Upcoming Webinar
Silent Witness: Lutyens’s Memorials & Cemeteries within the Battlefields of the Western Front.
Date: Thursday, November 21st 12:00PM EST
(9:00 AM PST, 10:00 AM MST, 11:00 CST, 5:00 PM GMT)
hosts: Marcos Lutyens and Robin Prater
panelists: Jon Gedling and Lynelle Howson
Upcoming Event
Edwin Lutyens and Gertrude Jekyll at Munstead Wood
Location: The Madoo Conservancy, 618 Sagg Main Street, Sagaponack, New York 11962
Dates: Sunday, October 27 | 12:00 noon, reception to follow
Tickets $35.00
We are delighted to host a conversation with Sir Edwin Lutyens’s granddaughter Candia Lutyens and Judith Prause, both Board Directors of the Lutyens Trust America, moderated by Alejandro Saralegui, Director of the Madoo Conservancy, on the intersection of landscape and architecture at Munstead Wood, the home of Gertrude Jekyll (1843-1932). The Grade I listed Munstead Wood in Godalming, Surrey, was designed by a young Edwin Lutyens and constructed from bargate stone and other local materials. Miss Jekyll incorporated many of her own ideas into the design, all of which add to its charm. It was completed in 1897. The garden—also Grade I listed—was created on heath land, some thirteen years before the house was built, during which time Miss Jekyll lived next door in The Hut. Munstead Wood was acquired by Britain’s National Trust in 2023. A brief film, “Munstead Wood 1896: A House for Miss Gertrude Jekyll” will be shown as well.
Upcoming Conference
Sir Edwin Lutyens: the ‘High Game’
Dates: November: Friday 15 – Sunday 17, 2024
Lodging: Downing College, Cambridge
The year 2024 marks the 80th anniversary of the death of Sir Edwin Lutyens – and coincidentally the 40th anniversary of the founding of the Lutyens Trust, which promotes the preservation of and research into the work of Lutyens. Knighted in 1918, recipient of the RIBA Gold Medals in 1921 and of the AIA in 1925, Lutyens has been regarded by some architectural historians as Britain’s greatest 20th-century architect. His design for the Cenotaph in Whitehall encapsulates with extraordinary dignity the national sentiment of sacrifice in the cause of freedom that still surrounds the two World Wars and his Viceroy’s House (now the Rashtrapati Bhavan) in New Delhi is a universally acknowledged architectural masterpiece. Lutyens’s death and the interment of his ashes in St Paul’s Cathedral in London in 1944 was quickly followed by publication of the three large volumes forming the Lutyens Memorial and a canonising biography by Country Life’s Christopher Hussey. Eighty years on, his overall standing is not so clear. Lutyens’s early, Arts and Crafts-inspired houses have continued to gather admirers, but his shift to classicism in his later designs – the ‘High Game’ as he called it – has left his architectural legacy less obvious.
What We Do
The Lutyens Trust America is an organization formed to promote the appreciation and knowledge of the work of the British architect, Sir Edwin Lutyens OM (1869-1944). Considered one of the most remarkable architects in British history, Sir Edwin Lutyens left behind a rare architectural legacy that included a rich variety of form and style. Among his over 800 commissions, Lutyens designed many beautiful country houses, public buildings, bridges, and war memorials in Britain. His prolific work abroad includes designs such as Rashtrapati Bhavan in New Delhi, Thiepval Arch on the Somme in France, and the British Embassy in Washington, D.C., as well as many other distinguished buildings.

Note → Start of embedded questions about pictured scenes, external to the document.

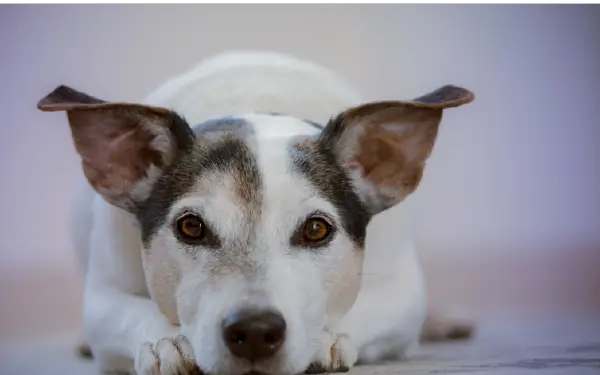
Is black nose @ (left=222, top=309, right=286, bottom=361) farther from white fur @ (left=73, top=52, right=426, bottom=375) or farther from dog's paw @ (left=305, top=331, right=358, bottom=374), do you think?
dog's paw @ (left=305, top=331, right=358, bottom=374)

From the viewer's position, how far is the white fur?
5.08 ft

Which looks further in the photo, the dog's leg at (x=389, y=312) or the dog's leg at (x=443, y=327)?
the dog's leg at (x=443, y=327)

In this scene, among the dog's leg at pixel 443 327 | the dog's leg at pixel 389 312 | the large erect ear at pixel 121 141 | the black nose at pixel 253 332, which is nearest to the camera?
the black nose at pixel 253 332

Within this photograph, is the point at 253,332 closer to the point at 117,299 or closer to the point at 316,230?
the point at 316,230

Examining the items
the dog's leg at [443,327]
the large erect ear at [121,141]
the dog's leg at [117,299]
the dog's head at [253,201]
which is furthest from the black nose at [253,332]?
the dog's leg at [443,327]

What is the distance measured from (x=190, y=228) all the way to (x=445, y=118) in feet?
2.55

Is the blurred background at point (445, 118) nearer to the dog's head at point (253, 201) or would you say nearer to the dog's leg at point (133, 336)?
the dog's leg at point (133, 336)

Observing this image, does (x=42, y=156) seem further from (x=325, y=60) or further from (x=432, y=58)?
(x=432, y=58)

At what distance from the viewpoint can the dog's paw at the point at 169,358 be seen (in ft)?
5.14

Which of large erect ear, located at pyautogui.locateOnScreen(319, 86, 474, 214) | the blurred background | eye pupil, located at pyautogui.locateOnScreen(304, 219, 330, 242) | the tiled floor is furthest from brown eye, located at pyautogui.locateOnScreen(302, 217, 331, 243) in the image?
the blurred background

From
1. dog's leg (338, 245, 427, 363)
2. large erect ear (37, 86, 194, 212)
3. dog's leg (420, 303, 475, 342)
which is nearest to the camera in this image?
large erect ear (37, 86, 194, 212)

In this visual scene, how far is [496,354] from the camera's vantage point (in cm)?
195

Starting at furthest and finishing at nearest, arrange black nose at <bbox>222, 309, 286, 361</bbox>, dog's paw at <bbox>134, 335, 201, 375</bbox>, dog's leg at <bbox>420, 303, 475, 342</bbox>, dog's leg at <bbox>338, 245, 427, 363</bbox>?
dog's leg at <bbox>420, 303, 475, 342</bbox>, dog's leg at <bbox>338, 245, 427, 363</bbox>, dog's paw at <bbox>134, 335, 201, 375</bbox>, black nose at <bbox>222, 309, 286, 361</bbox>

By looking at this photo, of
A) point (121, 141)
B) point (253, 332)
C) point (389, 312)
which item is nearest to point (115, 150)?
point (121, 141)
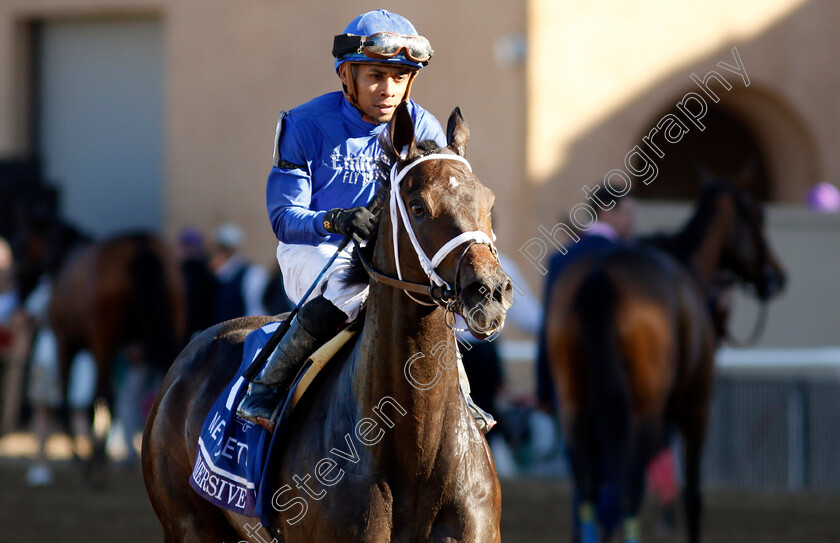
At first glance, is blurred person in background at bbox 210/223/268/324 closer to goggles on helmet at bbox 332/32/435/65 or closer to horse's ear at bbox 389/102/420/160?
goggles on helmet at bbox 332/32/435/65

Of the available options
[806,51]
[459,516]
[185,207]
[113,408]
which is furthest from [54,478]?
[806,51]

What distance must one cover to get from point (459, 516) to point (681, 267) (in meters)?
4.15

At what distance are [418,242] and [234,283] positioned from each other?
6626 mm

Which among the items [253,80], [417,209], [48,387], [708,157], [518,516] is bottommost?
[518,516]

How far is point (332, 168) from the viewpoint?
342 centimetres

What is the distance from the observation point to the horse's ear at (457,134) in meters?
2.98

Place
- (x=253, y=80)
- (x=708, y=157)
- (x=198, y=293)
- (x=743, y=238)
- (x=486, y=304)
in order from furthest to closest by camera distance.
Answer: (x=708, y=157) → (x=253, y=80) → (x=198, y=293) → (x=743, y=238) → (x=486, y=304)

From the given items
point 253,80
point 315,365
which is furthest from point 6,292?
point 315,365

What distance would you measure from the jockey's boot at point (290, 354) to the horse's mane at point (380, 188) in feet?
0.55

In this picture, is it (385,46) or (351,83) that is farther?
(351,83)

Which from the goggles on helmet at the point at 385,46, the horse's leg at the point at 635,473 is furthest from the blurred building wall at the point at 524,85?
the goggles on helmet at the point at 385,46

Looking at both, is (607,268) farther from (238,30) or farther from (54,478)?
(238,30)

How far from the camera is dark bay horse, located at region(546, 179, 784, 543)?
19.6ft

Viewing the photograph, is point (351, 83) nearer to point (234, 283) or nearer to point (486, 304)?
point (486, 304)
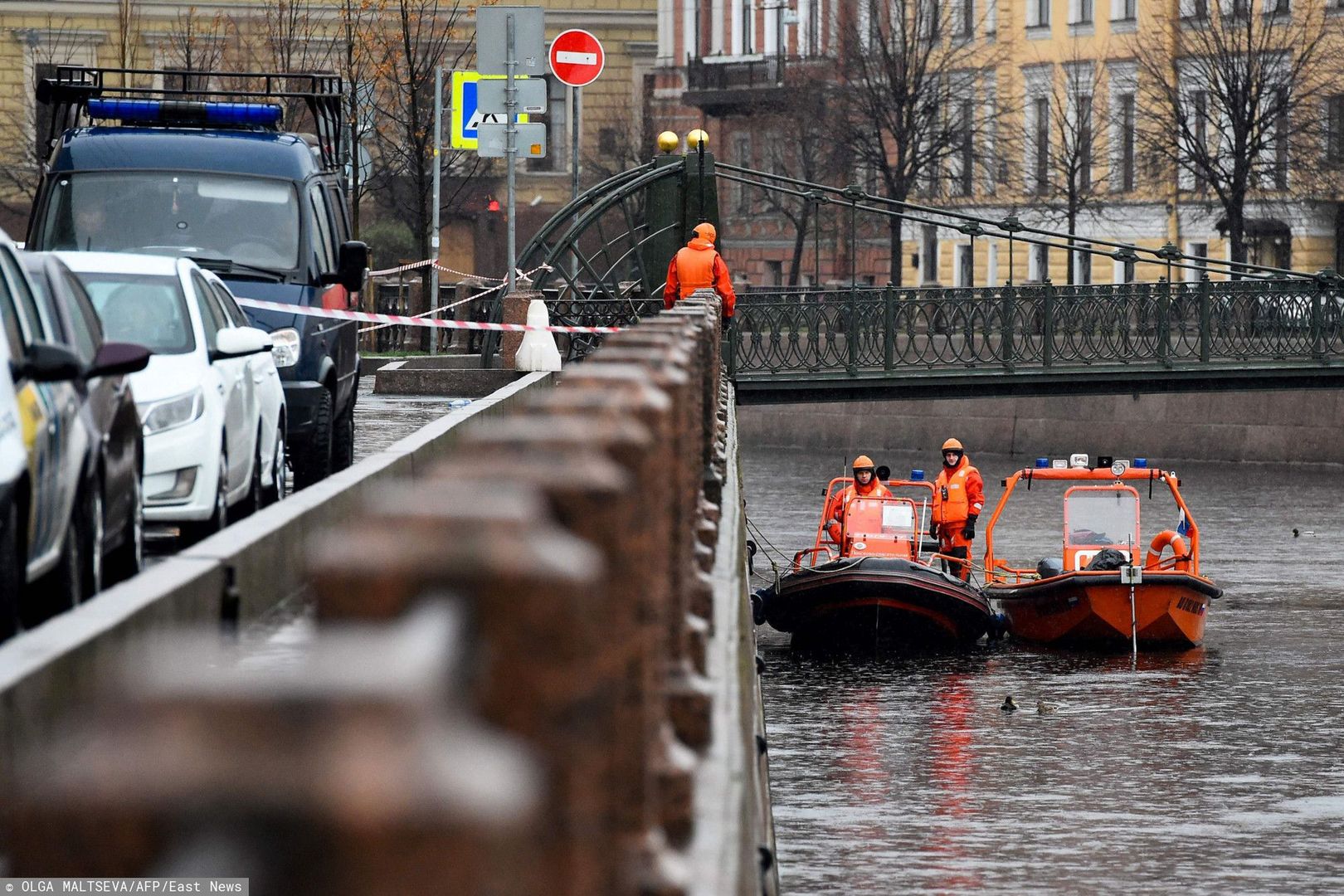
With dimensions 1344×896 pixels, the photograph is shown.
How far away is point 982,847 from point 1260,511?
2384 centimetres

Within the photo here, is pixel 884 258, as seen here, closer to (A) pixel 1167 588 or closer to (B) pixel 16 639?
(A) pixel 1167 588

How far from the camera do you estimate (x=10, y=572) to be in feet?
23.1

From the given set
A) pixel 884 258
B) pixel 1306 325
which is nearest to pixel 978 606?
pixel 1306 325

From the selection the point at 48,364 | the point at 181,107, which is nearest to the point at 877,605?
the point at 181,107

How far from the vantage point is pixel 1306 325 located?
34.1 metres

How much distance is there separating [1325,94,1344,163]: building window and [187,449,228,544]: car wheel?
43756mm

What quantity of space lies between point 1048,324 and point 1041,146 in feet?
89.9

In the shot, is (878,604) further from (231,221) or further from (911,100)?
(911,100)

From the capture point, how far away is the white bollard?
78.1ft

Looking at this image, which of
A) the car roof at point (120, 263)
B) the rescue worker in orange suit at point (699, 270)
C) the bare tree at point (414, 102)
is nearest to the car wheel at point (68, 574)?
the car roof at point (120, 263)

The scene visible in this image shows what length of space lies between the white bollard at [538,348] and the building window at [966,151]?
3508 centimetres

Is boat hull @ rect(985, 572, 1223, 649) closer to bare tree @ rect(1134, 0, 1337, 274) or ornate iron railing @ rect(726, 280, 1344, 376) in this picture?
ornate iron railing @ rect(726, 280, 1344, 376)

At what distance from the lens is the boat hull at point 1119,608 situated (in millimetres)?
28172

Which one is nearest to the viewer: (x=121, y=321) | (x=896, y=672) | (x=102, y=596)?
(x=102, y=596)
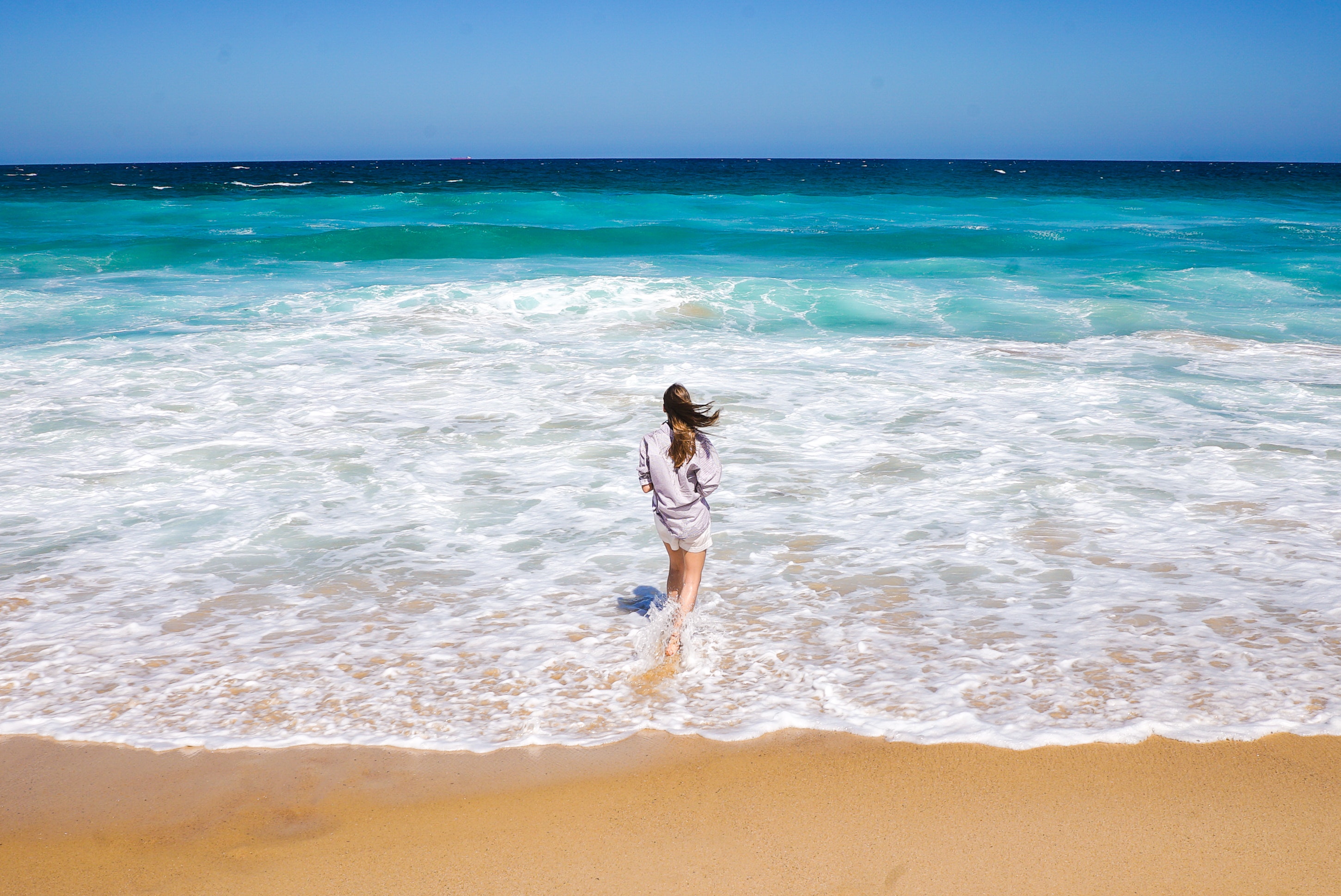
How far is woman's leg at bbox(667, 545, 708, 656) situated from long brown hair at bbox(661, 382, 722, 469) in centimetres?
47

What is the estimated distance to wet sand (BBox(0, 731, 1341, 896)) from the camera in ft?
10.3

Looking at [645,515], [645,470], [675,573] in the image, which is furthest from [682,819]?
[645,515]

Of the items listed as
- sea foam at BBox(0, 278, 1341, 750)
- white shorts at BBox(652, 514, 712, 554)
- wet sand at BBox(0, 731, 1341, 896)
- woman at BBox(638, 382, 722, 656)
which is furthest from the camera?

The wit and finesse of Lutyens’s architecture continues to be a source of inspiration and delight to architects and those interested in architecture, making his built work, memorials, drawings, and letters worthy of preservation and study, not just in Britain but also in the United States. As an educational organization, The Lutyens Trust America focuses on enhancing appreciation of, and on providing opportunities for the study and conservation of Sir Edwin Lutyens’s work. Events for The Lutyens Trust America will include tours of Lutyens-related sites, lectures, and the support of ongoing preservation efforts related to Lutyens’s legacy of architectural design. One of our aims is to inspire new generations of architects and designers to revisit Lutyens’s work as an inspiration for their own creative paths.